Work task:
Copy out the lines starting with the line that contains "امیدم به گوهری" and going on through the line that contains "منظم أقراص CD وحافظاتها", both of those included. Leave the pictures out of your answer.

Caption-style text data
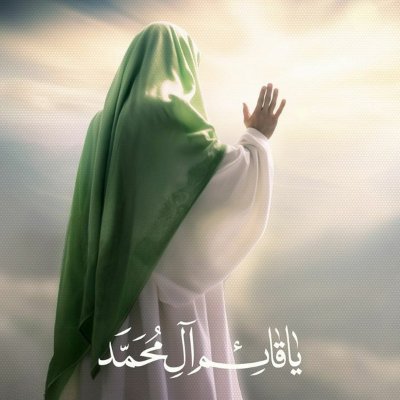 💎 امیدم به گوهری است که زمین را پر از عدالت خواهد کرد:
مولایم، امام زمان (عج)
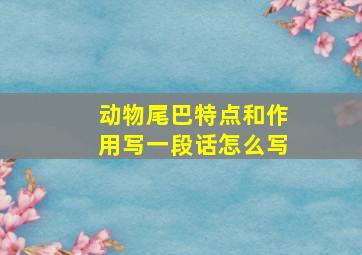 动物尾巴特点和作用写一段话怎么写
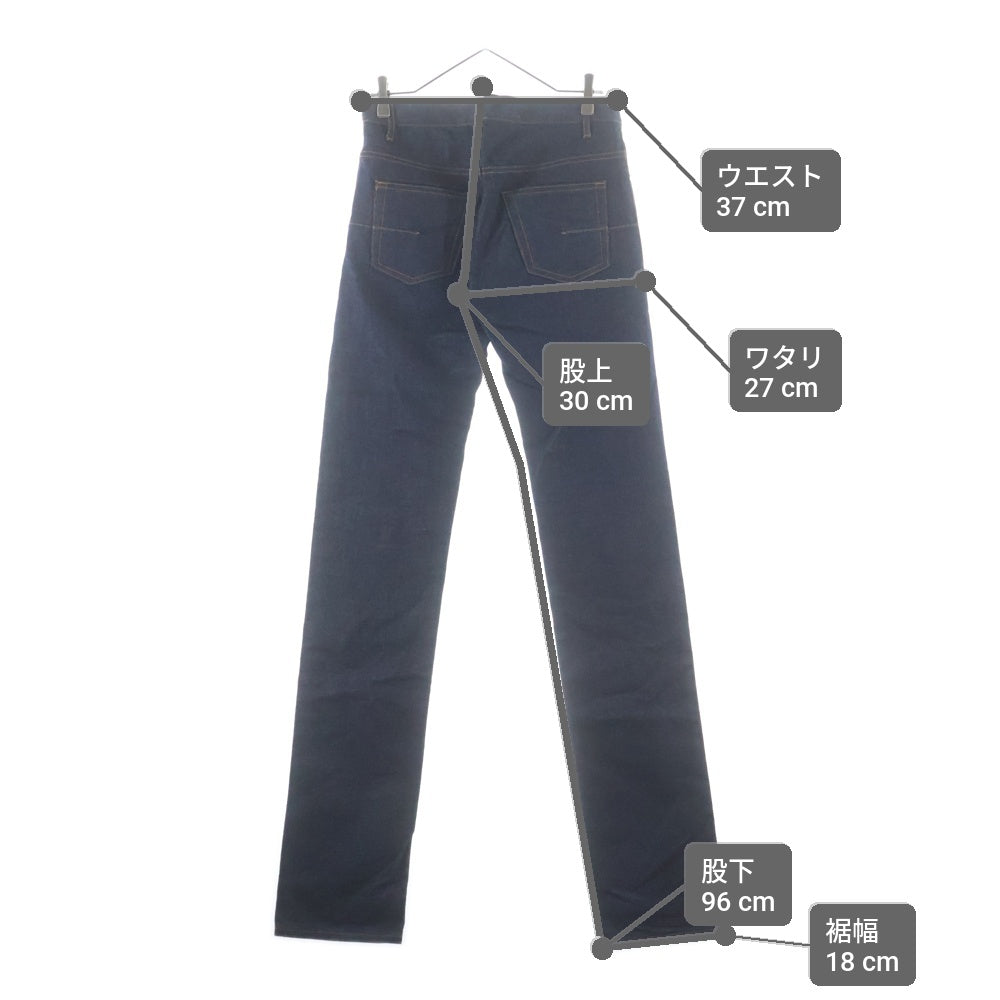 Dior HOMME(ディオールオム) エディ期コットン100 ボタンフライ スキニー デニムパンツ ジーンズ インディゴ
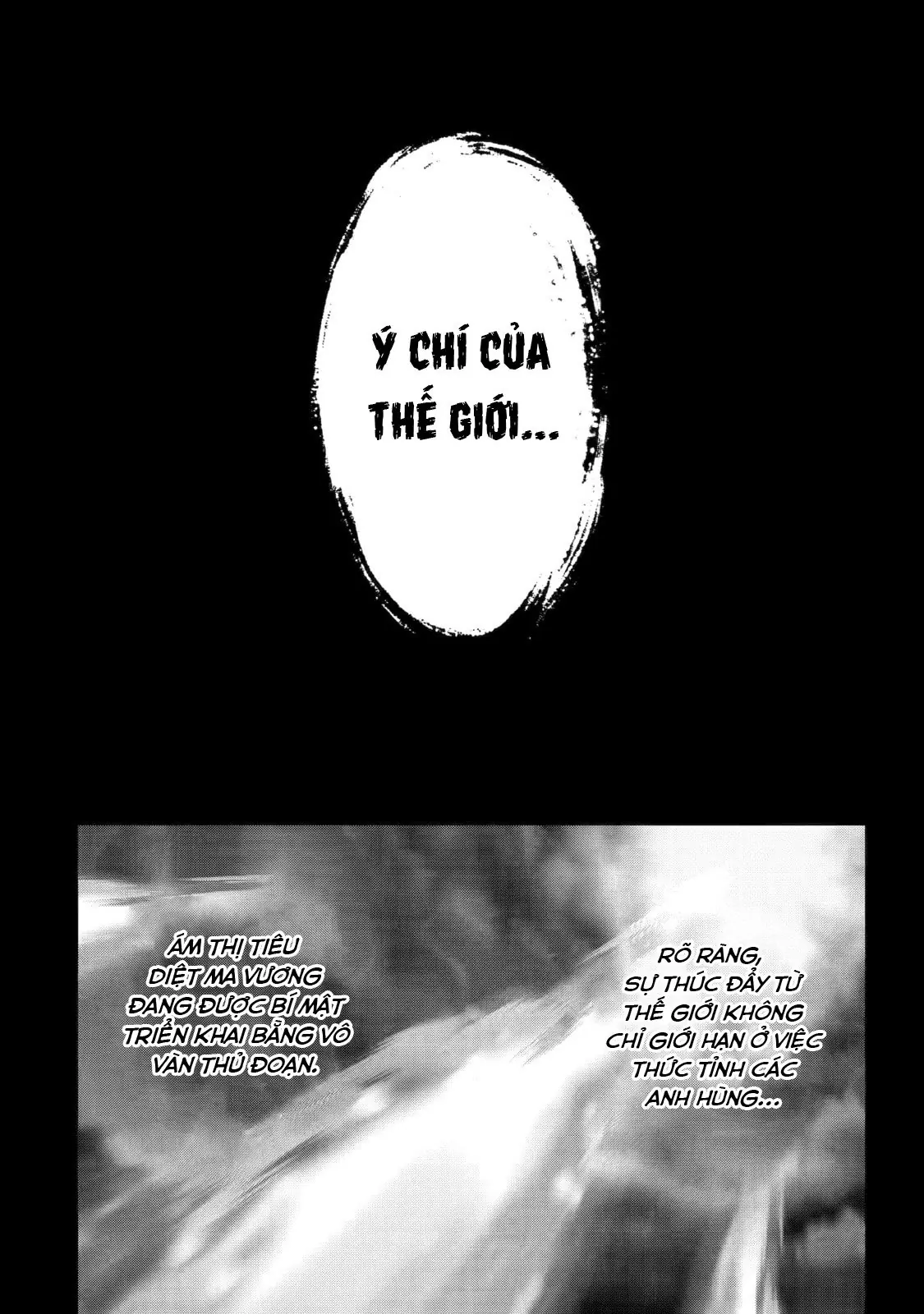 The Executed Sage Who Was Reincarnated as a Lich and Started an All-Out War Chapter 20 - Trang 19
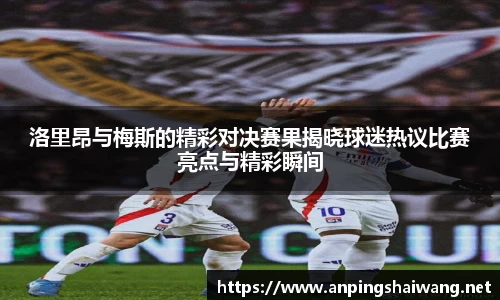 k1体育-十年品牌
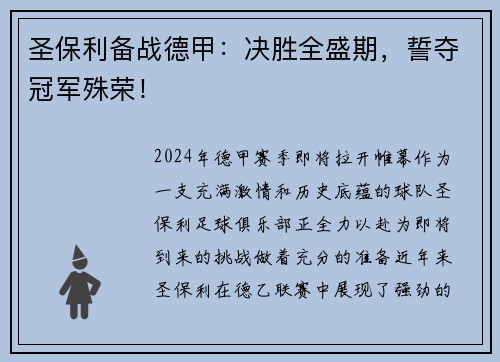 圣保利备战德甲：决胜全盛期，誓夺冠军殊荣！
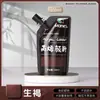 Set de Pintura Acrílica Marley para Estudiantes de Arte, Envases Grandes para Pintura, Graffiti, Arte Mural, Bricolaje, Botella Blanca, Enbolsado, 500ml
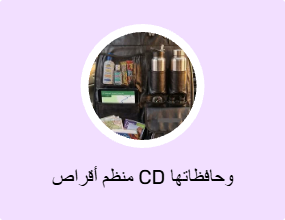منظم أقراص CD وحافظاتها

---

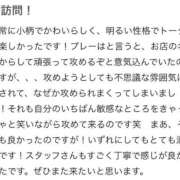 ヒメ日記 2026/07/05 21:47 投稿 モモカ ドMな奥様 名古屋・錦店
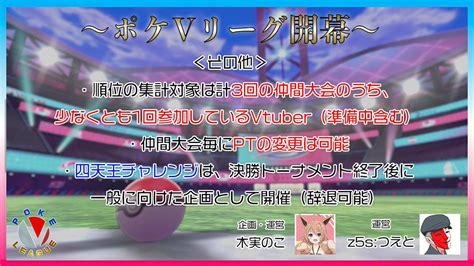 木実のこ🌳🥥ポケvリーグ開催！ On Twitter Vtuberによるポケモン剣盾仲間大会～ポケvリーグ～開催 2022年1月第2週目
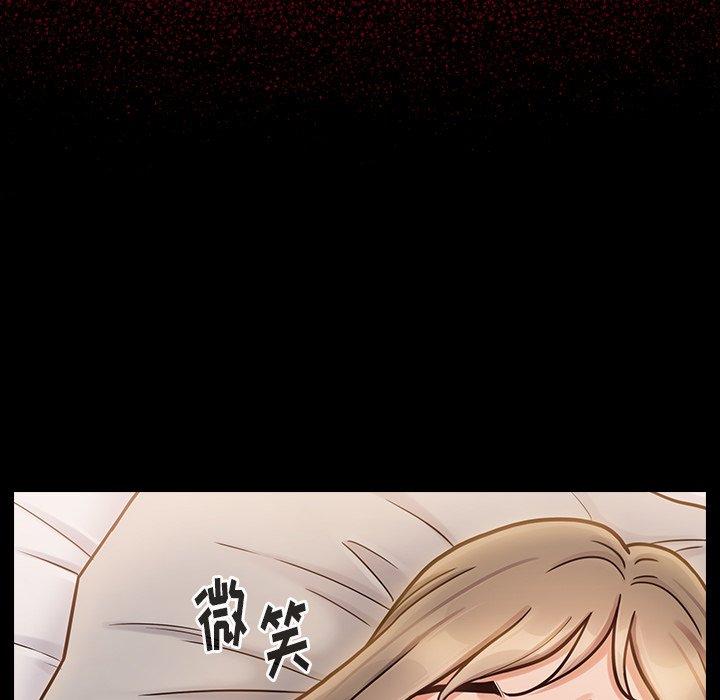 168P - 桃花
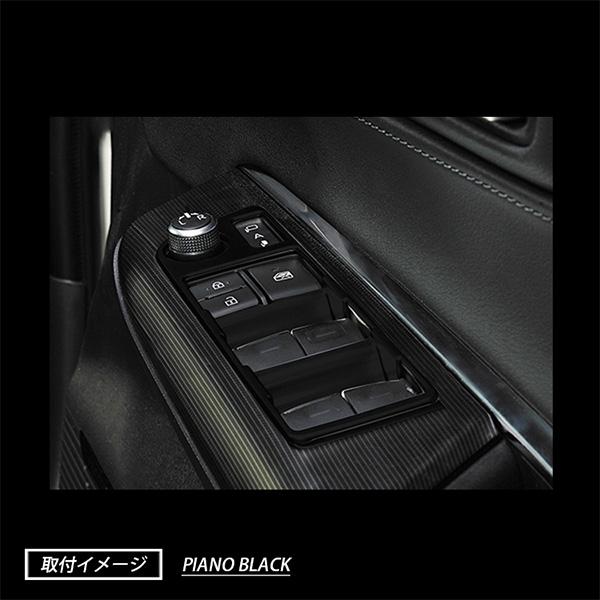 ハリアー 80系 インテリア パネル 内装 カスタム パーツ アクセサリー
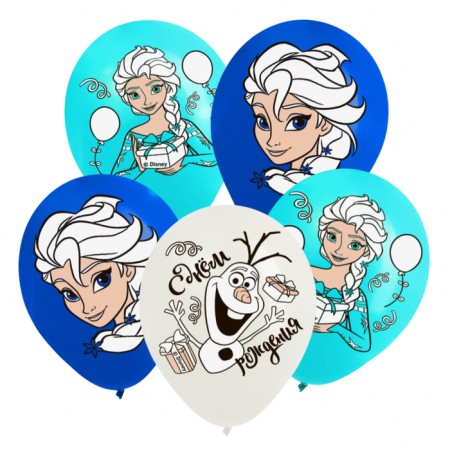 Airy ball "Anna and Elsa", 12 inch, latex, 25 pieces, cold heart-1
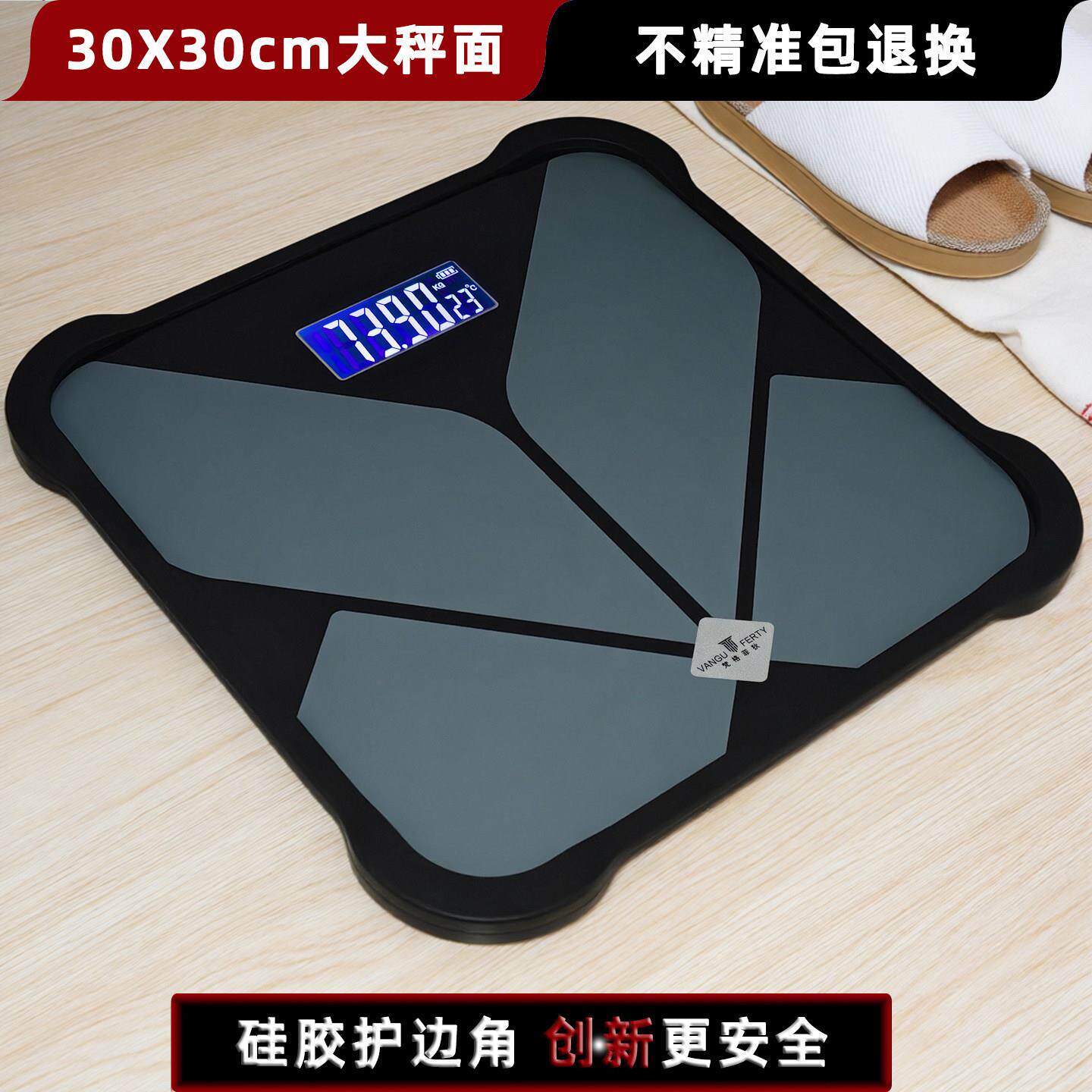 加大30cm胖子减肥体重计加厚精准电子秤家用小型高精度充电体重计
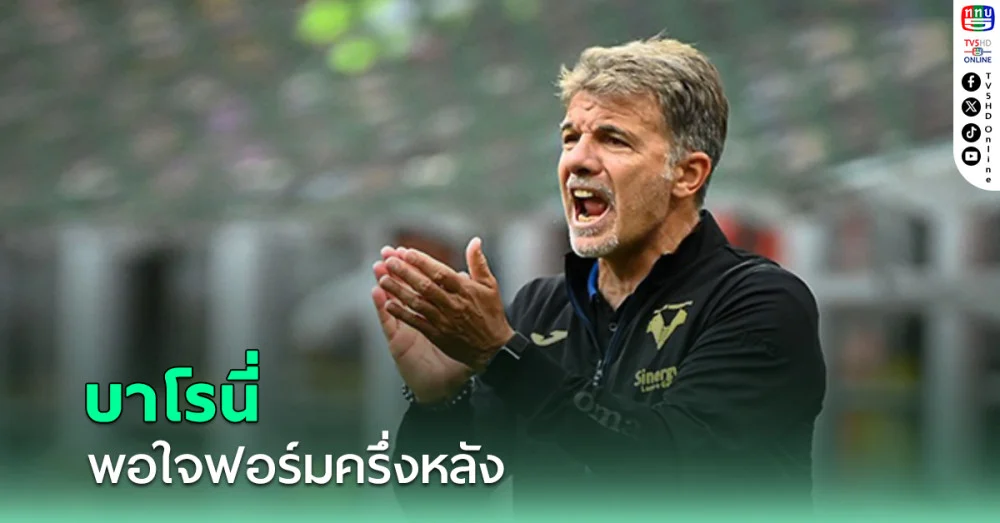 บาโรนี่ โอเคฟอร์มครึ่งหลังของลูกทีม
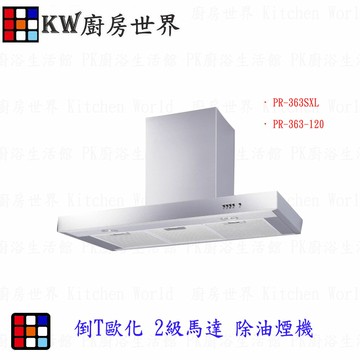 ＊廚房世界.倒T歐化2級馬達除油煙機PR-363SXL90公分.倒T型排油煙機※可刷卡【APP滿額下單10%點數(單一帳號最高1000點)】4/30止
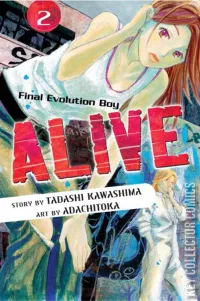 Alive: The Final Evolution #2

Response:
 💎 امیدم به گوهری است که زمین را پر از عدالت خواهد کرد:
مولایم، امام زمان (عج)
 动物尾巴特点和作用写一段话怎么写
 Dior HOMME(ディオールオム) エディ期コットン100 ボタンフライ スキニー デニムパンツ ジーンズ インディゴ
 The Executed Sage Who Was Reincarnated as a Lich and Started an All-Out War Chapter 20 - Trang 19
 k1体育-十年品牌
 圣保利备战德甲：决胜全盛期，誓夺冠军殊荣！
 Set de Pintura Acrílica Marley para Estudiantes de Arte, Envases Grandes para Pintura, Graffiti, Arte Mural, Bricolaje, Botella Blanca, Enbolsado, 500ml
منظم أقراص CD وحافظاتها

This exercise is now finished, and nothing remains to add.